The Brazil-US relationship, tricky at the best of times, was stuck in a rut because of the perception in Washington that Brazil’s former President Lula da Silva had “overreached” himself over Iran. Since the Brazilian Presidential election last October, The US foreign policy establishment has made much of the fact that although Dilma Rousseff was President Lula’s anointed heir she appears to have taken a different view from him on Iran and hence in her foreign policy stance.
In her first interview to the American press soon after her election, Ms Rousseff was asked her opinion on the case of a woman sentenced to death by stoning in Iran. She denounced it in no uncertain terms. This was read as a signal of a shift in foreign policy direction.

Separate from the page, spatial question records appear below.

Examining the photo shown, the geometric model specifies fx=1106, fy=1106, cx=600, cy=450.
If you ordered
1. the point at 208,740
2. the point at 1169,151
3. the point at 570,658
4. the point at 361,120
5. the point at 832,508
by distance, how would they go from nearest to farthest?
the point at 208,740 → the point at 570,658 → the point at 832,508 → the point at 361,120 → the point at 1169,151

Mr Lula de Silva’s government celebrated its openness to Iran, consistently abstaining from voting against it in UN councils on subjects it deemed domestic issues; President Rousseff has emphasised her government’s unambiguous support for universal human rights. In an interview to a Brazilian business newspaper, published a couple of days before Barack Obama arrived in Brasilia, she said, “If one does not agree with the stoning of women, I cannot agree with people in prison for life without trial (as in the base at Guantanamo). What goes for Iran goes for the United States and goes for Brazil.”

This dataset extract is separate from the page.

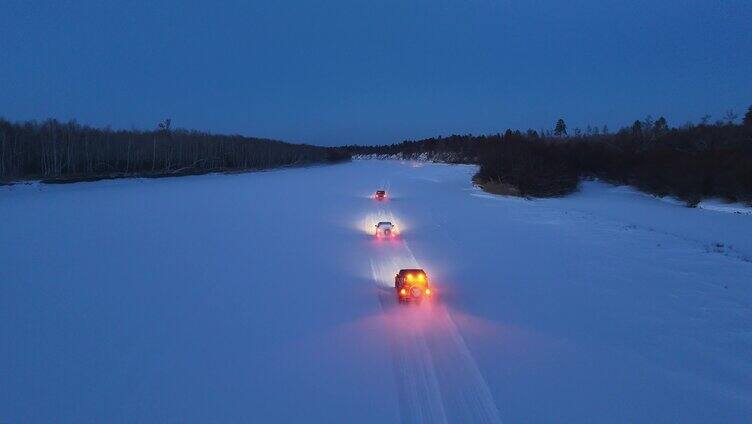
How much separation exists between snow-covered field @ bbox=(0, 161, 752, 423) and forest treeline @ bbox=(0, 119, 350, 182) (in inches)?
835

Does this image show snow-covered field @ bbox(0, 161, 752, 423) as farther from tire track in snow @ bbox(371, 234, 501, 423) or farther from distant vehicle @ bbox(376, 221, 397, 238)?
distant vehicle @ bbox(376, 221, 397, 238)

Brazil under President Lula da Silva stressed, closer regional ties, multilateralism, cooperation in the global south and challenged US agendas in robust and often provocative ways. This combined with its growing economic clout established Brazil as a regional power and an independent voice in world affairs. This has been unsettling both for the US and the curiously craven Brazilian elite.
Ms Rousseff's style is rather more low key, but she is as unlikely to concede the space that her predecessor carved out for Brazil on the international stage. She does not shy away of saying that Brazil, today expects serious attention from the US. For what other country in the world, she has said, “(has) the oil reserves we have, that has no war, no ethnic conflict, respects contracts, has very clear democratic principles and a vision of the world that is generous and pro-peace?”
President Obama acknowledged this in his speech at the Presidential Palace in Brasilia. He was in Brazil, he said, because he wanted “deeper cooperation with 21st century centres of influence, including Brazil”. Beyond this, it was all warm fuzziness. He declared Brazil and the US “equal partners”. But, this equality did not extend to an endorsement of Brazil’s right to permanent membership of the UN Security Council. It did not extend to the lowering of tariff barriers against Brazil's major exports, or to the suggestion that this might happen in the foreseeable future.
Thus it has always been with Brazil and the US. But things may begin to change. Brazil's growing relationship with China has certainly piqued US interest. Next fortnight President Rousseff will be in China on her first state visit outside South America and for the BRICSs heads of government meeting. The US will certainly be watching.